## Page text
--- --- ---

Protect Your Pipes

Responsible Waste Disposal

Improper disposal of products down the sink and toilet can lead to clogging within the sewer system. As these products are flushed into the sewer, they accumulate and may cause total blockages which can also lead to sewer back up and flooding, causing property damage.

Not only does this build-up of material put added strain on the wastewater system, it requires more servicing and pump maintenance, becoming costly to both the County and its residents.

To help reduce the occurrence of blockages, all household products must be disposed of appropriately. This includes a variety of items ranging from common flushable and disposable items to cooking waste.

Disposal of common products:

Today’s society uses a large volume of convenient products which are labeled as “flushable”. However, these items are the primary cause of obstructions as they do not fully break down.

Items allowed to be flushed:

  • human waste (urine, feces, vomits)
  • toilet paper

Place these items in your household garbage instead of flushing

  • diapers
  • rags
  • disposable/flushable wipes
  • dental floss o feminine products (including tampons)
  • hair
  • condoms
  • cat litter

Bring these items to a local Household hazardous waste (HHW) Round up or an Eco Station.  

  • household batteries
  • needles (syringes)       
  • paint/oily rags

Take leftover medications to a pharmacy for disposal.

Disposal of Fats, Oils, and Grease (FOG):

Pouring fats, oils or grease down the drain also contribute to clogging the sewer system. They tend to solidify on both the private property wastewater lines and the main sewer lines. Residents can help prevent clogs from forming by:                              

  • Cooking with vegetable/canola oils (FOGs normally develop from animal fats)
  • Collect FOGs from cooking in old containers, let it solidify and cover with plastic wrap before placing it in the garbage.

--- --- ---

## Supplied material

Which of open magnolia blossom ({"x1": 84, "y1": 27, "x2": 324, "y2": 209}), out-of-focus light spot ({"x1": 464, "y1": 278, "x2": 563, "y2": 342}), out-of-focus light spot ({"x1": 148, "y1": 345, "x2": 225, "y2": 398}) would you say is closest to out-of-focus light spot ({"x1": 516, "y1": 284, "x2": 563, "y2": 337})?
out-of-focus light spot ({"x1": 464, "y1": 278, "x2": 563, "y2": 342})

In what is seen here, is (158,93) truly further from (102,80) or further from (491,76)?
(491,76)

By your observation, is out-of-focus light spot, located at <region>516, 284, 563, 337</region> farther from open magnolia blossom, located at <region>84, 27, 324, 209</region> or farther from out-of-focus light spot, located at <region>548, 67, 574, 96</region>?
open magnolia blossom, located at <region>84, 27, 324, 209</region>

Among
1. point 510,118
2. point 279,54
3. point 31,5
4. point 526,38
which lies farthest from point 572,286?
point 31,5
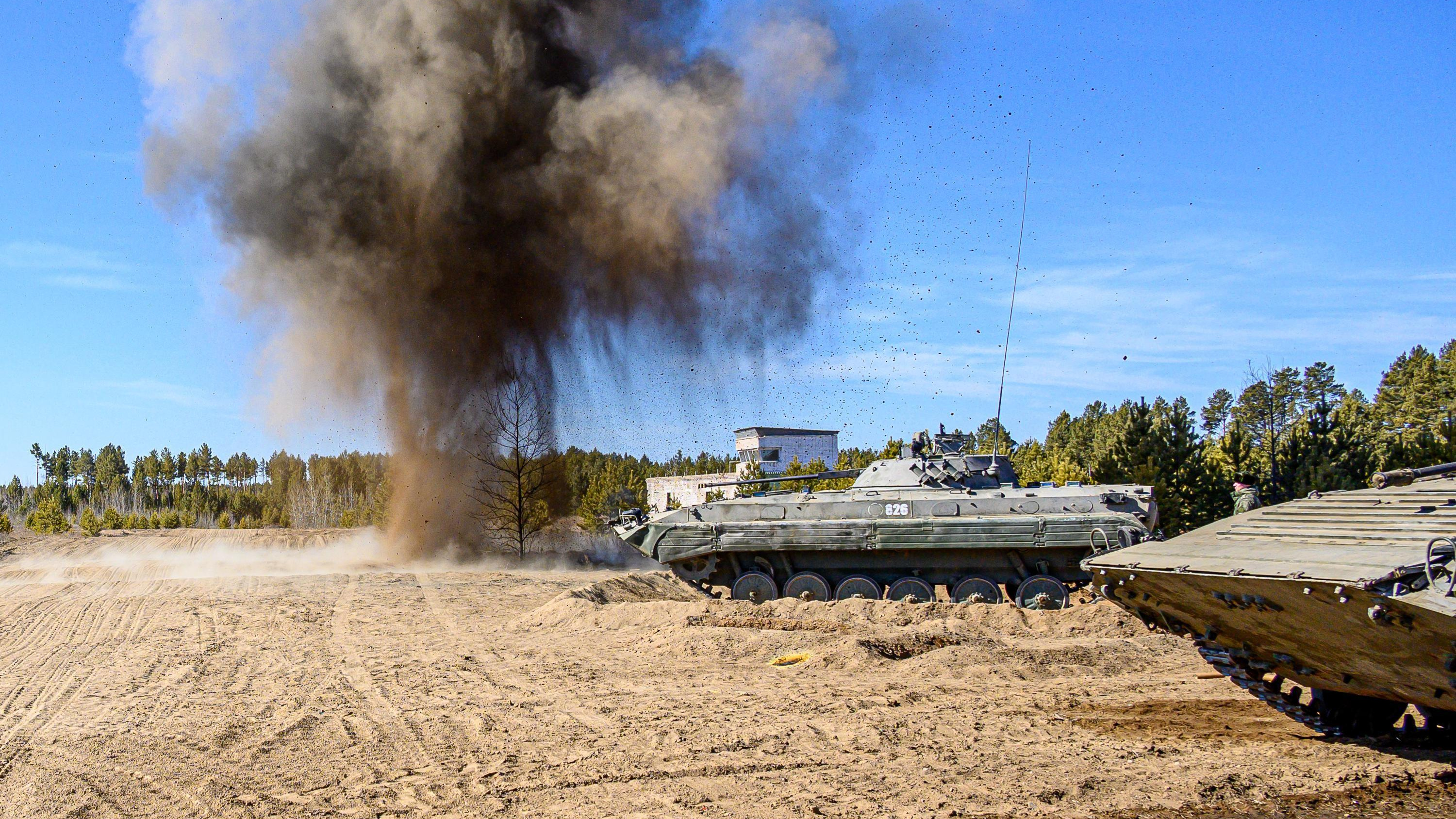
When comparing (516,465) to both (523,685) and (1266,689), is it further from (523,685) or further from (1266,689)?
(1266,689)

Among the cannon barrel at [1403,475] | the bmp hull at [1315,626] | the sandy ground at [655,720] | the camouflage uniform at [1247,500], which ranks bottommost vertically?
the sandy ground at [655,720]

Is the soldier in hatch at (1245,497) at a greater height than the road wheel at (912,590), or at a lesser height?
greater

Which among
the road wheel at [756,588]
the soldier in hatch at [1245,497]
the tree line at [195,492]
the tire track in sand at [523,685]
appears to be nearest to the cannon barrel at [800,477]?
the road wheel at [756,588]

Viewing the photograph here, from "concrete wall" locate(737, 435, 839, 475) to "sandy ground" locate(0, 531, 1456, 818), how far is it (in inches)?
1674

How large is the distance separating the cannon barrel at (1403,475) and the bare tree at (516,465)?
18670 mm

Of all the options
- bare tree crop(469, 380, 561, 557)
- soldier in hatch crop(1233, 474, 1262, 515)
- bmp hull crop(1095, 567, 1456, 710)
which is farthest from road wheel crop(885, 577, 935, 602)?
bare tree crop(469, 380, 561, 557)

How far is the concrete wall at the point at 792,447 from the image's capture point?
56.7 m

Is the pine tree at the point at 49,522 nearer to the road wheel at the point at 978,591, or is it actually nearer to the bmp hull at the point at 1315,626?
the road wheel at the point at 978,591

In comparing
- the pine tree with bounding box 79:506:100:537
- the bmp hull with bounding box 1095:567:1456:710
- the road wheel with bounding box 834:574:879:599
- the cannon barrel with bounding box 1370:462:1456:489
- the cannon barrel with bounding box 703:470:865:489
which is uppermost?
the pine tree with bounding box 79:506:100:537

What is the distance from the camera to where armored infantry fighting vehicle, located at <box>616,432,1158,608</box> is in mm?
14258

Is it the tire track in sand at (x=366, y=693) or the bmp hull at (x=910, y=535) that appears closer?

--- --- ---

## Study questions
• A. Sum up the waste disposal text in two sentences.
• B. According to the waste disposal text, where should leftover medications be taken?
• C. Pick up the waste disposal text from where it stops and continue it.
The items above are separate material from the waste disposal text.

## Expected responses
• A. Flushing the wrong products or pouring fats, oils, and grease down the drain can clog the sewer system, leading to backups, flooding, property damage, and added costs for the County and its residents. Only human waste and toilet paper should be flushed; other items belong in the garbage, at a household hazardous waste round-up or Eco Station, or at a pharmacy, and cooking grease should be collected, left to solidify, and thrown in the garbage.

• B. To a pharmacy for disposal.

• C.
  • DO NOT pour FOGS down the drain o Place all food scraps into the garbage and not into the sink o Skim off the solidified fats from cooled liquids
  • Use a scraper to remove FOGs from cookware, utensils, dishes
  • Use paper towels to wipe down work areas as cloth towels collect grease that will eventually enter the sewer system from rinsing and washing

Common FOGS are: Food scraps, meat fats, lard, cooking oil, butter and margarine, sauces and dressings.

Using a Garburator:

Although it seems like there’s nothing a garburator can’t do, not everything should be put down the disposal. It is only meant to help dispose of certain biodegradable food. If used improperly it can be the cause of clogged pipes.

What not to put through the garburator:

  • Rice & Pasta: These foods cannot be broken down small enough and they expand while in contact with water.
  • Grease: Even if the grease is solidified, grinding it into small pieces does not prevent the grease from collecting in pipes.
  • Stringy & Tough-peeled Vegetables: Corn husks, celery stalks, onion skins, lettuce, potatoes, carrots, artichokes etc.
  • Fibers from these foods can tangle and block drains.
  • Coffee Grinds/Egg Shells: These both accumulate in pipes and can cause obstructions
  • Large Amounts of Food: Feed scraps a little at a time with the cold water running. This helps move the food through the pipes

When in doubt, throw it out!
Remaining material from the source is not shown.